Every SDK surfaces five arguments on updateSubscription. Passing -1 (Android/FFI/Java) or None (Rust) asks leaf-util to pick the best value based on the last successful connection.

Flag Effect when enabled
tls Fetch the subscription document over HTTPS (domain fronting / external domain).
fragment Fragment the TLS Client Hello to bypass SNI-based filters when fetching.
enable_speedtest Core runs periodic speed tests; the fastest endpoint is elected.
enable_try_all Core connects to every candidate outbound in parallel; first successful TCP handshake wins and the rest are dropped.

tls and fragment only affect how the subscription document itself is fetched, not the proxy traffic. enable_speedtest / enable_try_all change how outbounds are chosen at runtime.


Asset Versioning Rule

The SDKs ship a compile-time checksum table.
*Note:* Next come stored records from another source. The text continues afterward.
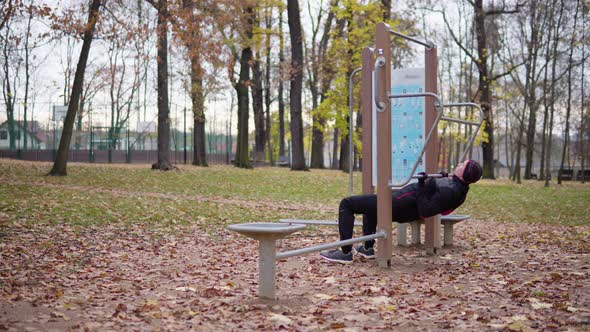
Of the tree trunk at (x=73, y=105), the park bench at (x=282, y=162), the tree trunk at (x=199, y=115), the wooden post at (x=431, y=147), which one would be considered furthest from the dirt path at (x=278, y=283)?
the park bench at (x=282, y=162)

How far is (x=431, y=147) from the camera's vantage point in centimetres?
788

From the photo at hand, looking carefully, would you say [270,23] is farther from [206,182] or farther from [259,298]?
[259,298]

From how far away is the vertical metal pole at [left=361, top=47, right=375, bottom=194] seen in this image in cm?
729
Whenever you upgrade an SDK, bump the version you pass to updateAssets:

  • Android: BuildConfig.VERSION_NAME split into major/minor/patch.
  • Desktop Rust: app.package_info().version.{major,minor,patch}.
  • FFI / Java: whatever semver triple matches the SDK release you linked against.

If the checksum bucket is missing verify_file_integrity() will throw. Always ship a release that re-runs updateAssets on first launch.